I’m not really sure yet what a more sustainable business model is, but I know that it needs to include an online and blended training delivery model. In order to make all this happen I needed certain tools, knowledge, and other things in place. Here’s how I did it – my list of things to do in a nutshell.
- Ensure you have a polished deck of slides: I switched to a Macbook and Keynote over a year ago and I’ve been trying to polish the slide deck ever since. It’s not perfect yet, but I finally figured it was good enough for what I wanted to achieve on Youtube.
- Get some really great screen capture software: There are free applications but I purchased Camtasia 2 for Mac. I’m not really a video editing type of guy so it took me a while to get my head around it. In fact, I gave up about five times. Not just because of having to learn a new software tool, but because I couldn’t get everything to come together the way I wanted initially. When I started out doing this I got stressed each time I recorded as I was trying to do it in a perfect take on the audio.
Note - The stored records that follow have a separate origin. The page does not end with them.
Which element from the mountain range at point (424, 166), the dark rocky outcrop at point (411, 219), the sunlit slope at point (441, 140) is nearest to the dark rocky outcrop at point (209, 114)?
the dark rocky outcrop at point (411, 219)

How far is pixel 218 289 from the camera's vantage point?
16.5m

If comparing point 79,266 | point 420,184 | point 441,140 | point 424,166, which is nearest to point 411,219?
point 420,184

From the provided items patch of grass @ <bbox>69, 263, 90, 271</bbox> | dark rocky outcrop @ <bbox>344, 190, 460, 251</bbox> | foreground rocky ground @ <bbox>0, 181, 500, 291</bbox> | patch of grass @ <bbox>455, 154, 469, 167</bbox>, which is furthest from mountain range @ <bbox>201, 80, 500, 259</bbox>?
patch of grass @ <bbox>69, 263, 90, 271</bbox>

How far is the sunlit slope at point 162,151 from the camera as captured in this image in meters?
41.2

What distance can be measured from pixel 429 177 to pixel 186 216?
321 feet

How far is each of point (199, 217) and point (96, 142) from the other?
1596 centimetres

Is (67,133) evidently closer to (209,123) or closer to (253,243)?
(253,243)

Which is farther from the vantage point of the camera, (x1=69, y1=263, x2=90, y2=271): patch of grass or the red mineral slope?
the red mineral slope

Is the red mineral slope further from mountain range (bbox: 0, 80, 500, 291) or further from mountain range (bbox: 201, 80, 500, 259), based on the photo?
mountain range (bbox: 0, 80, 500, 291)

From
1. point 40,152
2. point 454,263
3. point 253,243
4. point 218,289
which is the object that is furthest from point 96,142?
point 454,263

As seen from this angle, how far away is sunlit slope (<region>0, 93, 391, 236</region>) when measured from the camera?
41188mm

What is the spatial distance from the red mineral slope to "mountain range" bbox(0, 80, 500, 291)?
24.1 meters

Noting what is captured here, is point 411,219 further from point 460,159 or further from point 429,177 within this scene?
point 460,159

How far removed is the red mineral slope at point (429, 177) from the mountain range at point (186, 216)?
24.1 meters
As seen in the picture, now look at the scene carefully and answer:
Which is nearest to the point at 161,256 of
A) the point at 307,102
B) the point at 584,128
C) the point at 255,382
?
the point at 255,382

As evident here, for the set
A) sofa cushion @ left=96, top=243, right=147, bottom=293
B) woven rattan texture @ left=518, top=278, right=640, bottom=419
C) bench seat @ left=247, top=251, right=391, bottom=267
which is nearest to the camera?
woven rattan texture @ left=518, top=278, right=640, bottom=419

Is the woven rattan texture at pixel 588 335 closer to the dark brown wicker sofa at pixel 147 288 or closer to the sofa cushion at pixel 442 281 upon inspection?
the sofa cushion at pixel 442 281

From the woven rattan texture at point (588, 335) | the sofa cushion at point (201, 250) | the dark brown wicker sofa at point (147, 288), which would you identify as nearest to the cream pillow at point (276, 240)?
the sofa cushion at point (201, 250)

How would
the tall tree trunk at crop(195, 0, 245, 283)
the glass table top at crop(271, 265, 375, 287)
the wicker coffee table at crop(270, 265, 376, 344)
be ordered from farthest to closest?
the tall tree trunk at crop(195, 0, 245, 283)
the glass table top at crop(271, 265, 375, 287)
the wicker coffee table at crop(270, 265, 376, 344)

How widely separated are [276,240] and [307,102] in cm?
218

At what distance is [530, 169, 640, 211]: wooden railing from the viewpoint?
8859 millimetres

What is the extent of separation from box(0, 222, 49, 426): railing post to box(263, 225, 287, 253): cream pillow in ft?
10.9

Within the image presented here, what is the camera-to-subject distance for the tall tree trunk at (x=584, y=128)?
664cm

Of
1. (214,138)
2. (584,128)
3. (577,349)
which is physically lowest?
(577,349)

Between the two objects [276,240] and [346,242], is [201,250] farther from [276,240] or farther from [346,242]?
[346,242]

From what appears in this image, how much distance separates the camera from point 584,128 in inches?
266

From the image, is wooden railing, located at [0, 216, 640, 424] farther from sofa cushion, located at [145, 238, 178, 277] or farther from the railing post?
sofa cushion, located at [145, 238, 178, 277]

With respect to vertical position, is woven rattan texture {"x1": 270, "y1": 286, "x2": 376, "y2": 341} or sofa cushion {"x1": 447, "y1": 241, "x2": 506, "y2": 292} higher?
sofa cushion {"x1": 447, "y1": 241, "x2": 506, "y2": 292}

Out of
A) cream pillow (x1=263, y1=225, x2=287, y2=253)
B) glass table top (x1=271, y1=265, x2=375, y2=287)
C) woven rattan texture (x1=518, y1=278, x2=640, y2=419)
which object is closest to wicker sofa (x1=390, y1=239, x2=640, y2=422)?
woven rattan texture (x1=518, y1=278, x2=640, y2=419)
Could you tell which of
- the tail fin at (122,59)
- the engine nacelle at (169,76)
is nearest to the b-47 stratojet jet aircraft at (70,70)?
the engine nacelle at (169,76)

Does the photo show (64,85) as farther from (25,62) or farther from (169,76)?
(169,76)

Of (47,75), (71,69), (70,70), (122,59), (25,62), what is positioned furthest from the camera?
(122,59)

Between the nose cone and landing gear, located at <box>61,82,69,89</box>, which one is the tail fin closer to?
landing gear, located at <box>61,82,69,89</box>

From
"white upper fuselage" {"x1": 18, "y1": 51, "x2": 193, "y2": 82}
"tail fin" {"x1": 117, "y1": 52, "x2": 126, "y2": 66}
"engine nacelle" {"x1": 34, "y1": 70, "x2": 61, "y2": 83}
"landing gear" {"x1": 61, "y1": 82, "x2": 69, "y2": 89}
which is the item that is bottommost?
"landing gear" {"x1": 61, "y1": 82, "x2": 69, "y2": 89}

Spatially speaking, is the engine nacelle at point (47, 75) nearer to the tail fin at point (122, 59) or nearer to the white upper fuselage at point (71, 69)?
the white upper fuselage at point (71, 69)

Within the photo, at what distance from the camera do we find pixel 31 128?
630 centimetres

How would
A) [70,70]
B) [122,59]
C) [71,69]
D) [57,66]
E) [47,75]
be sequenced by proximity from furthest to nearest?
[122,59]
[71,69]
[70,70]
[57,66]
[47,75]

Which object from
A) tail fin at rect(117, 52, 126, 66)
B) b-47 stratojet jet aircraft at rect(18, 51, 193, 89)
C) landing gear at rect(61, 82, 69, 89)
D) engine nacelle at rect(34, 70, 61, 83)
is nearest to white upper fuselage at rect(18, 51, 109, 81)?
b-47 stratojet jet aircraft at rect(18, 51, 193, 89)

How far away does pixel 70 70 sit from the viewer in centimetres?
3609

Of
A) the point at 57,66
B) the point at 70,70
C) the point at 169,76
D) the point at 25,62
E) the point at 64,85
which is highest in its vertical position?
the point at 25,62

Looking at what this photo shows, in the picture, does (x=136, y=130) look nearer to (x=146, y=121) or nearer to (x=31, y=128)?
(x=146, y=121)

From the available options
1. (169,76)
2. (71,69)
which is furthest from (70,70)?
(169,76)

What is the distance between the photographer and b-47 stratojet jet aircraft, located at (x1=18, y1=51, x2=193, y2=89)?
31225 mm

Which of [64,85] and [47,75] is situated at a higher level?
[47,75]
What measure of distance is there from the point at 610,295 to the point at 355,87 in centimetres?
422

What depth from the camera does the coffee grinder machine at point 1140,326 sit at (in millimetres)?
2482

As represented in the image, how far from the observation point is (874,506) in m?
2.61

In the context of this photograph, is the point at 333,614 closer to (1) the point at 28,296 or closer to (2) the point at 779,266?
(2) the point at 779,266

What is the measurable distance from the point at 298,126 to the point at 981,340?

Coming back to it this time, I just let the mic run. If I made a mistake I just paused my monologue, and then started again. Then I fixed the mistakes in the edit.
- Buy an excellent USB-powered mic: I’ve blogged about this before as I thought that I could get away with lower quality video if I had really great audio. Blue Yeti hasn’t let me down. It’s too large to lug around in my normal laptop bag, but it rocks. The difference between recording via my Macbook’s internal mic versus the Blue Yeti is huge.
- Get an extension screen: I’ve got a big extension monitor for my little Macbook. I’ve tried doing all this just on the Macbook, but it’s having the extra screen real estate that makes life so much better and easier.
- Learn how to use the least amount of special features: I’m not really big on special video editing features or even on using Keynote much beyond basic slide presentation. However, I needed to know a couple of things in each to make this all work. One was using the presenter function in Keynote with two screens. One screen for the slides, and the other for the “presenter notes”. That way I could read my notes and prompts while the screen capture software was recording the audio over the video on the main screen. The other thing was learning the basics of cutting and editing the audio track once recorded in Camtasia. There are plenty more features to explore but these two things made it work.
- Get extra dedicated memory: I bought an external USB drive just to hold the temporary files and finished Camtasia files before I exported them to YouTube. To start with I burned up all my Mac’s internal memory and harddrive. Video files are huge. I had no idea really.
- Set up Playlists and then Sections in Youtube: The editing capability inside your YouTube channel is pretty amazing. The things that made the biggest difference for me though were setting up playlists for the particular tracks that went together, and then Sections so they appeared super-organised on the landing page.
That’s it really. I now feel confident that I can come back to this work and keep adding to the 180+mins that I’ve now uploaded. It was far easier for me to record audio over the slideshows rather than drawing on the screen the way Sal Khan does. However, I’m going to have another go at that as well.
My plan is to completely overhaul the ALEC website with a focus on the Youtube content as the main thing.
Anyway, why don’t you flip your classroom today. Have a try at doing your own educational YouTube clips…! And let me know how it goes.